-- Pictures with brief captions --
=-=-=-=-=
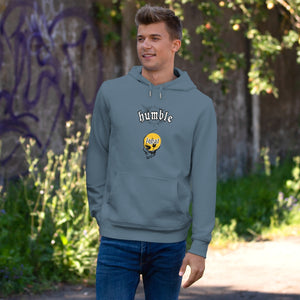male model forest slate color hoodie humble loyal gothic hoodie streetwear chicago hoodies skull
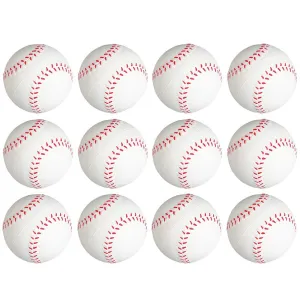 Kicko 2.5 Inch Baseball Stress Ball - 12 Pieces Squishy Sports Toy - Party s, Hand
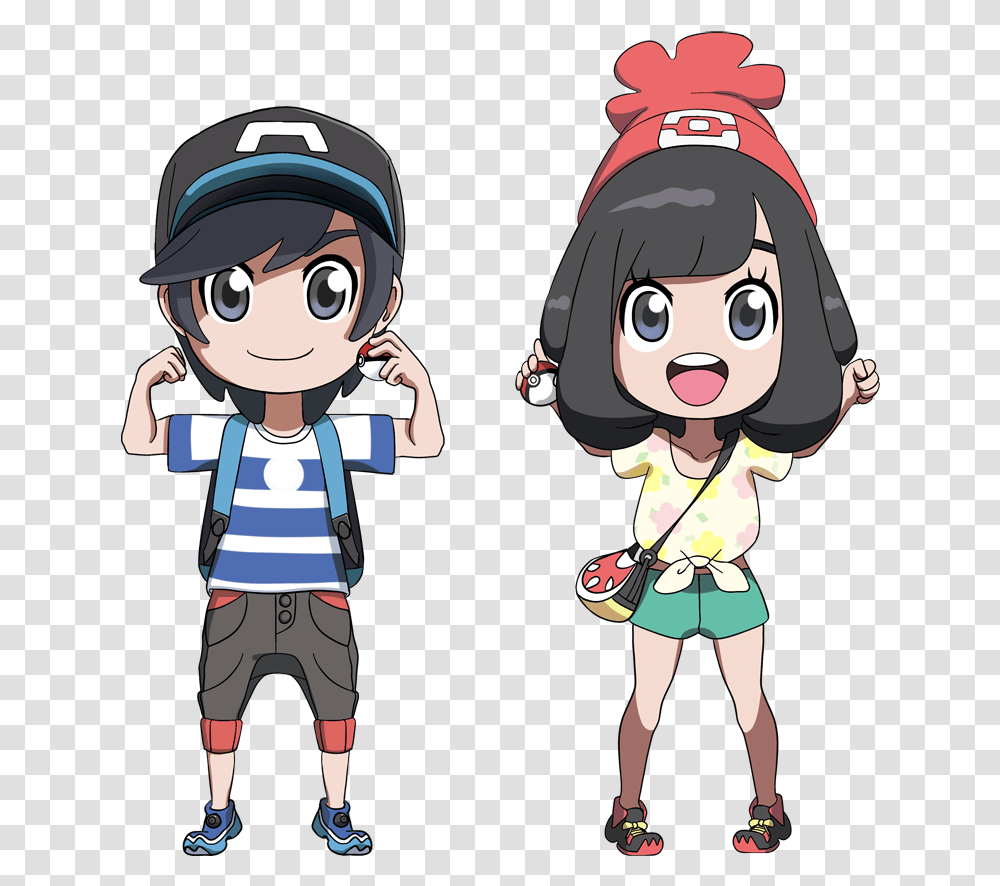 Pokemon Sun And Moon Trainers By Syker Pokemon Sun And Moon Trainer, Person, Clothing, People, Face Transparent Png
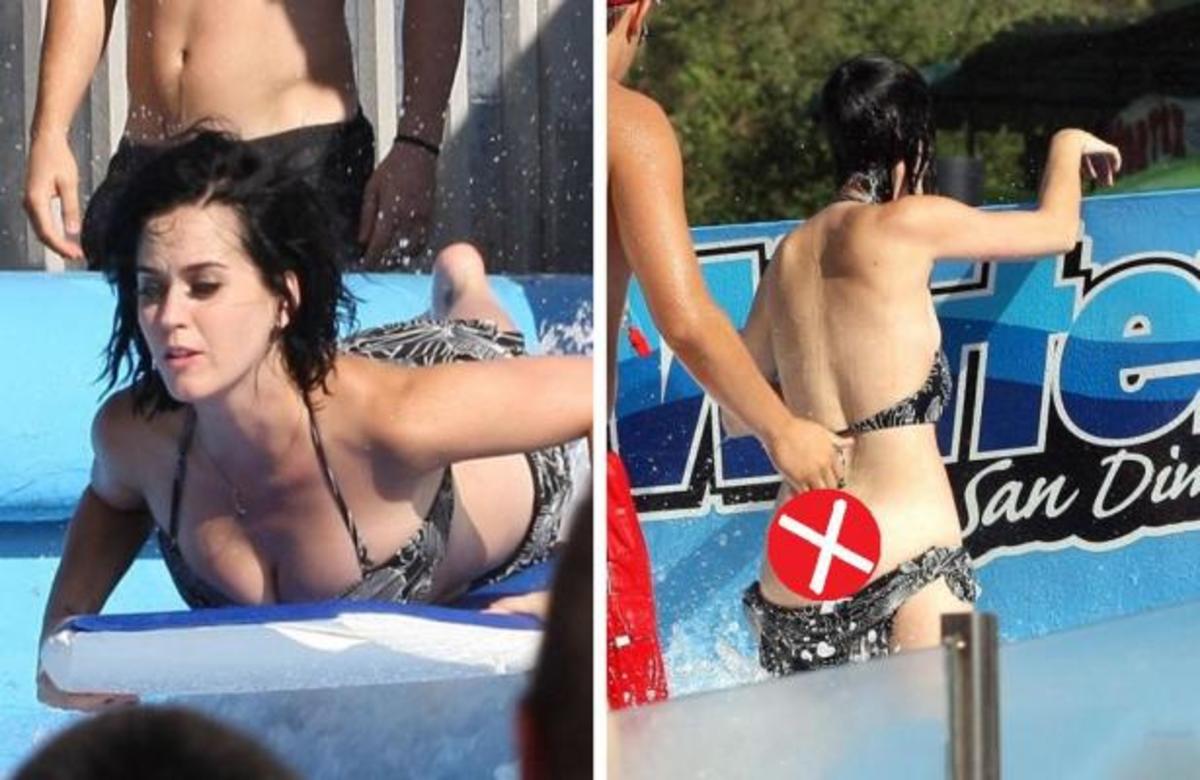 Το ατύχημα της Katy Perry σε νεροτσουλήθρες – Βγήκε το κάτω μέρος από το μαγιό της!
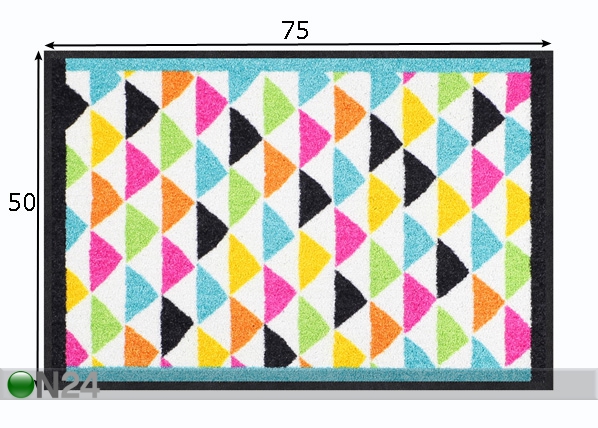Дверной коврик Color Triangles bunt 50x75 см размеры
=-=-=-=-=
-- DIRECTIONS --
Update the material by replacing every "Pokemon" with "Pokémon" and leaving everything else unchanged. Give only the text, without the pictures.

-- TASK RESULT --
male model forest slate color hoodie humble loyal gothic hoodie streetwear chicago hoodies skull
 Kicko 2.5 Inch Baseball Stress Ball - 12 Pieces Squishy Sports Toy - Party s, Hand
 Pokémon Sun And Moon Trainers By Syker Pokémon Sun And Moon Trainer, Person, Clothing, People, Face Transparent Png
 Το ατύχημα της Katy Perry σε νεροτσουλήθρες – Βγήκε το κάτω μέρος από το μαγιό της!
Дверной коврик Color Triangles bunt 50x75 см размеры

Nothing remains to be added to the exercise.